Además proyecta una imagen de Mompox internacionalmente y se visiona un intercambio cultural con respecto a la música.

“Sugiero que se le dé continuidad y a la vez , más participación al pueblo”.

Un nuevo augurio
Más allá de la problemática de la salud en Mompox, el augurio alentador es que en octubre se reanudarán los vuelos comerciales a Mompox, y por otro lado, se anuncia el avance de la construcción del puente más largo del país y el quinto de América Latina (2,3 kilómetros), entre Magangué y Mompox. Es una obra colosal conectada a 12 kilómetros, entre dos puentes: el de Santalucía (1 kilómetro) y el Roncador (2,3 kilómetros), unida a la Ruta del Sol de Santa Marta a Bogotá y a la Troncal de Occidente, una inversión de 236 mil millones de pesos. Esta obra reducirá a cuatro horas la distancia entre el sur de Bolívar y el interior del país. Y nos pondrá cerca de Mompox. Todo eso tendrá, por supuesto, riesgos y costos impredecibles en la vida de los mompoxinos. Es el mundo el que llegará a Mompox. El mundo pasando por el río, cruzando por la historia y por la música.

El tiempo despierta
Ahora la ciudad detenida en el tiempo empezará a despertarse. Los viajeros que dudaban en visitarla, ya no tendrán reparos en tomar un vuelo o cruzar el puente para llegar a ese milagro al pie de río que se llama Mompox. Las distancias empezaron a adelgazarse y el destino turístico es irreversible. Mompox seduce a la gente que llega por primera vez y al año siguiente regresa. El embajador de Estados Unidos probó el vino de corozo y su dulzor lo embrujó tanto como la música, que Mompox está en su agenda de septiembre. El austríaco Walter María Gurth, quien después de recorrer el mundo en su velero, encalló él solo en Mompox, dice que encontró por fin la ciudad ideal para vivir. Eligió un caserón desolado frente a la albarrada que resultó ser la casa donde Bolívar acuarteló a sus soldados para la Independencia.

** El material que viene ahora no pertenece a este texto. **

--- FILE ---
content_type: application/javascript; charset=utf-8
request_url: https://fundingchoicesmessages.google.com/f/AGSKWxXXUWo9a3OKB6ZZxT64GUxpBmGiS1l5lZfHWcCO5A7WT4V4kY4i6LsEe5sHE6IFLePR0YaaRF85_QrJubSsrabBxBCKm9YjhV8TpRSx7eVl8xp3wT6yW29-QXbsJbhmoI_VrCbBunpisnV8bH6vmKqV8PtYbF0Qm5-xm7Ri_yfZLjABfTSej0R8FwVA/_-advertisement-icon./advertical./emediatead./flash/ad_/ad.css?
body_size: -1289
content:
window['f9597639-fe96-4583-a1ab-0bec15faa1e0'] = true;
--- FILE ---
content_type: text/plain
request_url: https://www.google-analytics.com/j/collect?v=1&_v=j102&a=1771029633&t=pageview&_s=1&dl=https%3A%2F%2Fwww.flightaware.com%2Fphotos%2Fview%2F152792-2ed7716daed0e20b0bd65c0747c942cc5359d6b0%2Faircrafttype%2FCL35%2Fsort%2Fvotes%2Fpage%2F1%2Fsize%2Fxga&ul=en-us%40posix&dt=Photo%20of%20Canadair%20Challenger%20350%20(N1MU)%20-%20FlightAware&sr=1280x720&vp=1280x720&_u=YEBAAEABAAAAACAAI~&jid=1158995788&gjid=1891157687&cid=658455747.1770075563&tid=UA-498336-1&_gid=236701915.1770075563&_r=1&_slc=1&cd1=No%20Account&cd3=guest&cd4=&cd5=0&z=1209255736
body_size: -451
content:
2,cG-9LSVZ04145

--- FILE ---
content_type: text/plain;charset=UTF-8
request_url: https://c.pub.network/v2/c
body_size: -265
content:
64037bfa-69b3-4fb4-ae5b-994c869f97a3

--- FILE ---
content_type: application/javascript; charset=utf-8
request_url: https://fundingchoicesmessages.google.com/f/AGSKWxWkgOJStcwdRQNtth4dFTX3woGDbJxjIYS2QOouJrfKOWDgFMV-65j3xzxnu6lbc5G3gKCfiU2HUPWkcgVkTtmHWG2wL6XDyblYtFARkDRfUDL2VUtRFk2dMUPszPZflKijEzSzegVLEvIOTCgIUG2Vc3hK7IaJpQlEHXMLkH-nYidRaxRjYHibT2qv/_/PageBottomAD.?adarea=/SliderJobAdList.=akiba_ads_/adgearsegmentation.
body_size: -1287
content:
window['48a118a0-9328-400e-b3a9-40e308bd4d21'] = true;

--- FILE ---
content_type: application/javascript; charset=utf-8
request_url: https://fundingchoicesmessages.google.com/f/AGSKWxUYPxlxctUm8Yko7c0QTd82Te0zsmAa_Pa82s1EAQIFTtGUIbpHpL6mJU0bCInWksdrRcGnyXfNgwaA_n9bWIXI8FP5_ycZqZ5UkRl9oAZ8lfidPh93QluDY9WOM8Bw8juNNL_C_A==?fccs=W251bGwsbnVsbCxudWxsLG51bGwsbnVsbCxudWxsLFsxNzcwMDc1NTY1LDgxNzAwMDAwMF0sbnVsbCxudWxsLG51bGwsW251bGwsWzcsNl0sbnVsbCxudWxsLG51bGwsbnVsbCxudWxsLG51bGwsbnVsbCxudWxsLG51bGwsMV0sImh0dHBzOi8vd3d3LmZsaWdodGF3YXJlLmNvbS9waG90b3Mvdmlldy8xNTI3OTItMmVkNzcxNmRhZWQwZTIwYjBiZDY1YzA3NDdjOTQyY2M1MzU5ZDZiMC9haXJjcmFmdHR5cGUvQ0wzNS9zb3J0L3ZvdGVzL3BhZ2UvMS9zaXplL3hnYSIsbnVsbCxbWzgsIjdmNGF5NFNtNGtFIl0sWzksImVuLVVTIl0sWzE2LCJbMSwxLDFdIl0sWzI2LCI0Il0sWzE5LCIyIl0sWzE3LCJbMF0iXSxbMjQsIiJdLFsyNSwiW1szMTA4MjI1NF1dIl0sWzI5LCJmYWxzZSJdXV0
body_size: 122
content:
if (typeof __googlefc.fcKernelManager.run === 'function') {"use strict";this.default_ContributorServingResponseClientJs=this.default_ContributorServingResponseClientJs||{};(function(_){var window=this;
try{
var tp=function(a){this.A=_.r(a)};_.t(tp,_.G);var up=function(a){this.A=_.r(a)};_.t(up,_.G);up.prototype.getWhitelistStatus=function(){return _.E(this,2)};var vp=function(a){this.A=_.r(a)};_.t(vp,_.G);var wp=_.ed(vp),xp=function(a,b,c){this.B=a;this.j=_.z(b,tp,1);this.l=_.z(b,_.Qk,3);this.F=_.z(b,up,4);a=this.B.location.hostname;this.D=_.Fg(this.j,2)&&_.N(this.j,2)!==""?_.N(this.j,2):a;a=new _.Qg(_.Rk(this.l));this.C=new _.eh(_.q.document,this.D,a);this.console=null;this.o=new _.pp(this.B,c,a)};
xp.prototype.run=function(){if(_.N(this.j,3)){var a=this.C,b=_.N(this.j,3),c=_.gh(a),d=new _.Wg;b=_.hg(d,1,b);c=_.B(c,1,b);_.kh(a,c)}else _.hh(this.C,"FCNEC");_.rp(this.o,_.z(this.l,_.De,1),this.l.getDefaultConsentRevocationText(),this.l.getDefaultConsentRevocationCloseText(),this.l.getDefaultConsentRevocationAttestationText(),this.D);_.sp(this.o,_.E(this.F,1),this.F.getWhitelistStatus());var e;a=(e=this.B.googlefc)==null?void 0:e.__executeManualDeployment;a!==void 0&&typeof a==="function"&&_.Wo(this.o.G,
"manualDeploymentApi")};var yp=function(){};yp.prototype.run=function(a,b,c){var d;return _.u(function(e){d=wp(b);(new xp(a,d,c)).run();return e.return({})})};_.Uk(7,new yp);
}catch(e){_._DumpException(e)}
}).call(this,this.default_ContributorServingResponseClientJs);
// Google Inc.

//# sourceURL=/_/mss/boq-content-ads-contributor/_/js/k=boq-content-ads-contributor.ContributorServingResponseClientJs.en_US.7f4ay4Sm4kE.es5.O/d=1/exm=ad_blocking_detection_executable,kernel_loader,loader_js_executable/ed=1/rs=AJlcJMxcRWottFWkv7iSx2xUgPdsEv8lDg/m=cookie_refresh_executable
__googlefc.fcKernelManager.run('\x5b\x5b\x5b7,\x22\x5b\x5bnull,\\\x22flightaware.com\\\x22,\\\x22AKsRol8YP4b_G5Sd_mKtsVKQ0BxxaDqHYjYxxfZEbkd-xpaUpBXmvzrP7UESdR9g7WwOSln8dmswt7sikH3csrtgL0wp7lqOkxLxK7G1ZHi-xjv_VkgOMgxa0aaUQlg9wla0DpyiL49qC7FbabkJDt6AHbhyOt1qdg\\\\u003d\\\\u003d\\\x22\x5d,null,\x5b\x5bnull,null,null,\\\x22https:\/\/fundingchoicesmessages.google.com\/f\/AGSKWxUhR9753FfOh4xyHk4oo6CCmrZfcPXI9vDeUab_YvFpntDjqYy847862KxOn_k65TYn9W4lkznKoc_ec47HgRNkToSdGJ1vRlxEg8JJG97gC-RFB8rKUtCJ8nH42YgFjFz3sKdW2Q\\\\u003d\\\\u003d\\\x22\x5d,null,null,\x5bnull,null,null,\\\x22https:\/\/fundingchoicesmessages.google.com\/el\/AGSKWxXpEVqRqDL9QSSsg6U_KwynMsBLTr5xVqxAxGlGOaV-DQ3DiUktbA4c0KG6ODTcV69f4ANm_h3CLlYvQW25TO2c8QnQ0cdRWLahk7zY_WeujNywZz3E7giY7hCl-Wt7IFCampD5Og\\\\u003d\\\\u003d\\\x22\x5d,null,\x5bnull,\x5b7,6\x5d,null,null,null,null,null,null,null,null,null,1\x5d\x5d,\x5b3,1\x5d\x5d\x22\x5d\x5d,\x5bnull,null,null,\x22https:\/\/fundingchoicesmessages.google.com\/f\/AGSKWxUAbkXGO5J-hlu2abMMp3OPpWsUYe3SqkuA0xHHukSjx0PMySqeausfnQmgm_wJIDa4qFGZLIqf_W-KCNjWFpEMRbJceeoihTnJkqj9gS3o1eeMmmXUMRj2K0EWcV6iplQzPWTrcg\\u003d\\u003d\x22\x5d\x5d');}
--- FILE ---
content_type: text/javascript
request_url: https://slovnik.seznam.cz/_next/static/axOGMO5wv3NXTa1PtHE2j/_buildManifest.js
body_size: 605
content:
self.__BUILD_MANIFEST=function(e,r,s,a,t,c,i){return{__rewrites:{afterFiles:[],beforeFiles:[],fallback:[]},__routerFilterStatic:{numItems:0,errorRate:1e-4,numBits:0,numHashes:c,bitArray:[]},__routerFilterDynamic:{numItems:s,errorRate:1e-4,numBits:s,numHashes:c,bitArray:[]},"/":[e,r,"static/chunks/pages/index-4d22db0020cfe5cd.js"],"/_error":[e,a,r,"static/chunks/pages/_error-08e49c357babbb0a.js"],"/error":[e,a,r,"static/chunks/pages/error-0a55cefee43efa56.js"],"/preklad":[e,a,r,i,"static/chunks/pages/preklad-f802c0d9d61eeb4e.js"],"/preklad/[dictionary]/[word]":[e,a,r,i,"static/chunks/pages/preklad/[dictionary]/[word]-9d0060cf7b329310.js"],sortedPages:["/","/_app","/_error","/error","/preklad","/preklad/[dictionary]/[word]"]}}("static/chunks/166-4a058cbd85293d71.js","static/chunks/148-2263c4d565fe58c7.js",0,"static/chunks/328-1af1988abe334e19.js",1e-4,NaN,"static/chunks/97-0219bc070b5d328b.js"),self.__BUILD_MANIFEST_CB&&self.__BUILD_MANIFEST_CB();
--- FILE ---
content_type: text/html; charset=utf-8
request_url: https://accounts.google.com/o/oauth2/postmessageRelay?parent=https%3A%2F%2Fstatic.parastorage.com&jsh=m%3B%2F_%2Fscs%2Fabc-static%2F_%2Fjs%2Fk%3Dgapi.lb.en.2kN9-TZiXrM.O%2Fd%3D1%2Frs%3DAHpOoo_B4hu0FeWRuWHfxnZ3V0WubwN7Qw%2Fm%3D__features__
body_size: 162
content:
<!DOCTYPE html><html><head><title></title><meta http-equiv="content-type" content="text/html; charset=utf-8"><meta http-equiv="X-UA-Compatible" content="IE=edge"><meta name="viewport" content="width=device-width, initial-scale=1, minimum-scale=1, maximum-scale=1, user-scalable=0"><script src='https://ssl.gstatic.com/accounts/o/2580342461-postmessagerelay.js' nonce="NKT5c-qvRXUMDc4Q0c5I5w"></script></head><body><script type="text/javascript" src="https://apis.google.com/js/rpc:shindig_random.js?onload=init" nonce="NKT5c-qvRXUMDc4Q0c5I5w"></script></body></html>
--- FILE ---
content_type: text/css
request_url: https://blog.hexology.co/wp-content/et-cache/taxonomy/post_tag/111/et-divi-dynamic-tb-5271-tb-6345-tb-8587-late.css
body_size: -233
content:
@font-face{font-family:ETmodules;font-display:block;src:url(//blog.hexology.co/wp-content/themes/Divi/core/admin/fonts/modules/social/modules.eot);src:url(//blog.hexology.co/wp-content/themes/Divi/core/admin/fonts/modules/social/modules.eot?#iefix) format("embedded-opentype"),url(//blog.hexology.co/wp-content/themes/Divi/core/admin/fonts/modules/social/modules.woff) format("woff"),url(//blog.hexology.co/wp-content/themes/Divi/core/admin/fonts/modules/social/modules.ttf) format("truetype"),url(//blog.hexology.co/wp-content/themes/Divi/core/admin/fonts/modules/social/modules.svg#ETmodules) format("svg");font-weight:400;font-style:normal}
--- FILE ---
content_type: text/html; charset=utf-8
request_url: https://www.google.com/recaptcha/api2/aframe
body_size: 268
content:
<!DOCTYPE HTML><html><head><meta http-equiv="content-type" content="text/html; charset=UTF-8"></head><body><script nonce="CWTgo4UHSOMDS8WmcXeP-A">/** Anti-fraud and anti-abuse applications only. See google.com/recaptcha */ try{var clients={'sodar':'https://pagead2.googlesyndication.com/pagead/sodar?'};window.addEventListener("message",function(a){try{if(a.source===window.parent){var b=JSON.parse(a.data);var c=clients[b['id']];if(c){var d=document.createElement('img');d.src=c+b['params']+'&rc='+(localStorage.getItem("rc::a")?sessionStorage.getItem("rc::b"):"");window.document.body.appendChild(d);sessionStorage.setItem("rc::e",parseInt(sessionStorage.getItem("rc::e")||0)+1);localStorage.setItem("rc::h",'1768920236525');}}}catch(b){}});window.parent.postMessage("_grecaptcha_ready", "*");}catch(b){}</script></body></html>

Y el caserón es uno de los mejores restaurantes de Mompox, en donde él recibe a todos con su sonrisa de enorme capitán en tierra, y le regala a cada uno, un trago que él mismo prepara y que él mismo bautizó como Mulo, porque todo el que lo prueba, siente una patada de felicidad. Walter es un alquimista de sabores y un artista que talla la madera, todas las mesas y sillas han salido de sus manos de carpintero y ebanista incansable. Además de todas esas virtudes, es un jardinero que siembra orquídeas y jazmines en la penumbra del patio donde Bolívar adiestraba a sus soldados. En un intersticio del atardecer, antes de abrir su restaurante, Walter sale a pasear a su enorme perro, lanzándole una pelota hacia la albarrada.

Al igual que Walter, hay muchos extranjeros que se quedaron embrujados con Mompox, como una familia santandereana que decidió invertir en uno de los hoteles céntricos de la ciudad, en una antigua casa donde funcionó el viejo teatro local.

Epílogo
Y al volver sobre el jazz, hay algo más por hacer para que el festival, además de buenísimo, sea excepcionalmente memorable, con todas las estrellas que le llegan, en alianza con la Embajada de los Estados Unidos: ese algo es lograr que cada año se haga la memoria sonora de cada festival. Que cada año, sobre la música regional, popular y ancestral mompoxina y colombiana, se haga una convocatoria de arreglos en formatos jazzísticos, que permitirán el abrazo sutil entre dos culturas y dos ríos que fluyen como una sola música.

Y si queremos ser aldea del universo, con la filigrana, el queso de capa, el buen vino de corozo, el casabe con coco y la butifarra ahumada, que los que vengan del otro lado del mundo le hagan un jazz al río Magdalena. Y a Mompox, por supuesto.